Function Reference

Complete reference for all FormulaML functions organized by namespace. Each function includes syntax, parameters, return values, and practical examples.

Function Categories

📊 Data Functions

Functions for loading, exploring, and manipulating data.

  • ML.DATASETS.* - Built-in datasets (Iris, Diabetes, Digits, OpenML)
  • ML.DATA.* - Data manipulation and exploration

📈 Regression Models

Functions for predicting continuous values.

  • ML.REGRESSION.LINEAR - Linear Regression
  • ML.REGRESSION.RIDGE - Ridge Regression (L2 regularization)
  • ML.REGRESSION.LASSO - Lasso Regression (L1 regularization)
  • ML.REGRESSION.ELASTIC_NET - Elastic Net (L1 + L2)
  • ML.REGRESSION.RANDOM_FOREST_REG - Random Forest Regression ⭐

🎯 Classification Models

Functions for categorizing data.

  • ML.CLASSIFICATION.LOGISTIC - Logistic Regression
  • ML.CLASSIFICATION.SVM - Support Vector Machines
  • ML.CLASSIFICATION.RANDOM_FOREST_CLF - Random Forest Classifier ⭐

🔍 Clustering Models

Functions for finding groups in data.

  • ML.CLUSTERING.KMEANS - K-Means clustering with advanced parameters

⚙️ Preprocessing Functions

Functions for preparing data.

  • ML.PREPROCESSING.TRAIN_TEST_SPLIT - Split train/test sets
  • ML.PREPROCESSING.STANDARD_SCALER - Standardize features
  • ML.PREPROCESSING.MIN_MAX_SCALER - Scale to range [0,1]
  • ML.PREPROCESSING.ROBUST_SCALER - Scale robust to outliers
  • ML.PREPROCESSING.ONE_HOT_ENCODER - One-hot encode categories
  • ML.PREPROCESSING.ORDINAL_ENCODER - Ordinal encode categories

📏 Evaluation Functions

Functions for assessing model performance.

  • ML.EVAL.SCORE - R² or accuracy score
  • ML.EVAL.CV_SCORE - Cross-validation ⭐
  • ML.EVAL.GRID_SEARCH - Hyperparameter tuning ⭐
  • ML.EVAL.BEST_PARAMS - Extract best parameters ⭐
  • ML.EVAL.BEST_SCORE - Get best CV score ⭐
  • ML.EVAL.SEARCH_RESULTS - Detailed search results ⭐

🔧 Core ML Functions

Essential functions for model training and prediction.

WRITTEN INSTRUCTION A: Write out verbatim the part of the function reference that opens with the words containing "Functions for assessing" and closes with "training and prediction.".

RECORDS TO PROCESS:
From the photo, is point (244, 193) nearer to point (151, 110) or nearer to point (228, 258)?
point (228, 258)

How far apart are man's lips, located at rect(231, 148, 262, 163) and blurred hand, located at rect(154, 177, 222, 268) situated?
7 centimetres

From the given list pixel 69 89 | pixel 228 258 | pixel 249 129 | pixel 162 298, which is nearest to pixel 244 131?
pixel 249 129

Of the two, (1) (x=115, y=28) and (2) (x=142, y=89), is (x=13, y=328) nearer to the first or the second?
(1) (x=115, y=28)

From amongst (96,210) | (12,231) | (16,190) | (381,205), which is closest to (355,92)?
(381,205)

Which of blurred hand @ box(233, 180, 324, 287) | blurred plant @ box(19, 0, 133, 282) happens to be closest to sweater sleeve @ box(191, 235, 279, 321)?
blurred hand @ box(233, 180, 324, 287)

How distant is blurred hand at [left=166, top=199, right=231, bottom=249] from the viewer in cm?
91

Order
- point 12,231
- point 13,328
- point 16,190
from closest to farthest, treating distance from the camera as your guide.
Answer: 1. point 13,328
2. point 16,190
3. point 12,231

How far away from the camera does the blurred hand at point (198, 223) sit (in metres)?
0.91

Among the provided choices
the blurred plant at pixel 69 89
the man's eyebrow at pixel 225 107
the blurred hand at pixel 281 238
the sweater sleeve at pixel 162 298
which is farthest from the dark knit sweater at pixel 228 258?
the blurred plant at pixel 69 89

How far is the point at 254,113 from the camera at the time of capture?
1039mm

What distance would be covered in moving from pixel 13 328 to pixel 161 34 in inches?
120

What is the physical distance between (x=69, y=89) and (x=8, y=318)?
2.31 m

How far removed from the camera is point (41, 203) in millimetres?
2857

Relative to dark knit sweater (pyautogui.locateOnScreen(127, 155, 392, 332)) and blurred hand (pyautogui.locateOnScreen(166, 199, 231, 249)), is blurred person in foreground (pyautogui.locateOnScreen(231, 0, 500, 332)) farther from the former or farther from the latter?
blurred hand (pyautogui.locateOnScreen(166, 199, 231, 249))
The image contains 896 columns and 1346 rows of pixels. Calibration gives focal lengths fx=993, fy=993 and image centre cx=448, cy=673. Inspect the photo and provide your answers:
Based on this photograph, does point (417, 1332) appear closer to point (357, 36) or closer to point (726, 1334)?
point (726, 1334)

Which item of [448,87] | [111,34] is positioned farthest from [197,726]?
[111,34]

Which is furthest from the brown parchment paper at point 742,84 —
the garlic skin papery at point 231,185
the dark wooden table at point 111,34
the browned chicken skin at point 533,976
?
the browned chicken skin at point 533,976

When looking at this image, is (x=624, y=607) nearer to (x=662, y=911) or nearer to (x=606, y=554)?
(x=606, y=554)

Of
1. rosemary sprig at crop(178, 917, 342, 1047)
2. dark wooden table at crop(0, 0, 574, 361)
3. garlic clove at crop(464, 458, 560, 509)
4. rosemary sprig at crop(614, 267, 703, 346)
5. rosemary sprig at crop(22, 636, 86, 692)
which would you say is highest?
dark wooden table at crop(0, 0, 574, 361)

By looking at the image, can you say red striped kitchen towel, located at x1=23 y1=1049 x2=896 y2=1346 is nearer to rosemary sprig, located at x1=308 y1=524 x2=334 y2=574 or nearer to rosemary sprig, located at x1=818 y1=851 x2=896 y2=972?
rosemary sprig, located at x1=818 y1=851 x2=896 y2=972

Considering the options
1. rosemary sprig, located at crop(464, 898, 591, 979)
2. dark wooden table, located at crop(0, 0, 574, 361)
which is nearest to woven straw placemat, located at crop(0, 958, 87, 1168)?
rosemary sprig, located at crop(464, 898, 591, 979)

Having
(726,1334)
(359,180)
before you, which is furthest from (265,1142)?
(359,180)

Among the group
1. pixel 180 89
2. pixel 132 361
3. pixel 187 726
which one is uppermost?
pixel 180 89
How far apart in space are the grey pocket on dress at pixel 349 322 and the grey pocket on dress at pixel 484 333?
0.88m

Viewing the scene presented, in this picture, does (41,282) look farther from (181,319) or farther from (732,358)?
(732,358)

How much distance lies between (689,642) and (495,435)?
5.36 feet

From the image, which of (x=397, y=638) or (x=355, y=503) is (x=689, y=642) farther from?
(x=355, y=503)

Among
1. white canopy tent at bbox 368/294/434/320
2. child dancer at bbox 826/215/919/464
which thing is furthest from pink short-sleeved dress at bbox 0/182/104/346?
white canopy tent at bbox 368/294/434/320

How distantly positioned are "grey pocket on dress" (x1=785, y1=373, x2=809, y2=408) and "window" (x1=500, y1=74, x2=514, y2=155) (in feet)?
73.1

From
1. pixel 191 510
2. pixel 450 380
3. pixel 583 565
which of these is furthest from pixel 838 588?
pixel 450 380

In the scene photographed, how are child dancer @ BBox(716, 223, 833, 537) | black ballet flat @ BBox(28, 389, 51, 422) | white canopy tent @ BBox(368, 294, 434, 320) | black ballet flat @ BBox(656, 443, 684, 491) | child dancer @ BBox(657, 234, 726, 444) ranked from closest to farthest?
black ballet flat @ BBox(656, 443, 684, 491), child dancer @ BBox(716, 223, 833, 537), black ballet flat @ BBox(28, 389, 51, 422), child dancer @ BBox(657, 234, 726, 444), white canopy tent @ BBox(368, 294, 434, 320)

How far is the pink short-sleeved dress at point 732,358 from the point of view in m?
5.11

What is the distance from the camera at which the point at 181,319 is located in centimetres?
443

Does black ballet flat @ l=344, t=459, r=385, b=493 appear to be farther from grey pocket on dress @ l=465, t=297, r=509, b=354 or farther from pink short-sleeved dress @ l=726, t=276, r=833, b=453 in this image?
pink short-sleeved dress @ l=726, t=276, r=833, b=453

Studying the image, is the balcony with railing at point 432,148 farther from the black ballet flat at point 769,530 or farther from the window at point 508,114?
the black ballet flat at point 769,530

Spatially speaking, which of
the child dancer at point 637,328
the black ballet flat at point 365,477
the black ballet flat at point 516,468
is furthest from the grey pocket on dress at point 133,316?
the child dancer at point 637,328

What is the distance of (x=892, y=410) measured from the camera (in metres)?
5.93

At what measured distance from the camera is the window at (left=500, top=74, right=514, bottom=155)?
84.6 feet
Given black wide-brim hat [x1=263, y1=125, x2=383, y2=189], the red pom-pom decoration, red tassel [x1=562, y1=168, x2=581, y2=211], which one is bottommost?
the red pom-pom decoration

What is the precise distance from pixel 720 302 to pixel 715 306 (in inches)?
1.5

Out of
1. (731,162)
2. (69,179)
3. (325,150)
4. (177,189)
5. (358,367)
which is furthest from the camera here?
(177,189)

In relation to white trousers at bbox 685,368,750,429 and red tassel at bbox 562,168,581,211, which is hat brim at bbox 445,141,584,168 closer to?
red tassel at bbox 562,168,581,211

WRITTEN INSTRUCTION B: Gather every line of the entries in which the string "measured" appears, treating uppercase and lowercase as different.

EXERCISE SOLUTION A:
Functions for assessing model performance.

  • ML.EVAL.SCORE - R² or accuracy score
  • ML.EVAL.CV_SCORE - Cross-validation ⭐
  • ML.EVAL.GRID_SEARCH - Hyperparameter tuning ⭐
  • ML.EVAL.BEST_PARAMS - Extract best parameters ⭐
  • ML.EVAL.BEST_SCORE - Get best CV score ⭐
  • ML.EVAL.SEARCH_RESULTS - Detailed search results ⭐

🔧 Core ML Functions

Essential functions for model training and prediction.

EXERCISE SOLUTION B:
What is the distance of (x=892, y=410) measured from the camera (in metres)?
At what measured distance from the camera is the window at (left=500, top=74, right=514, bottom=155)?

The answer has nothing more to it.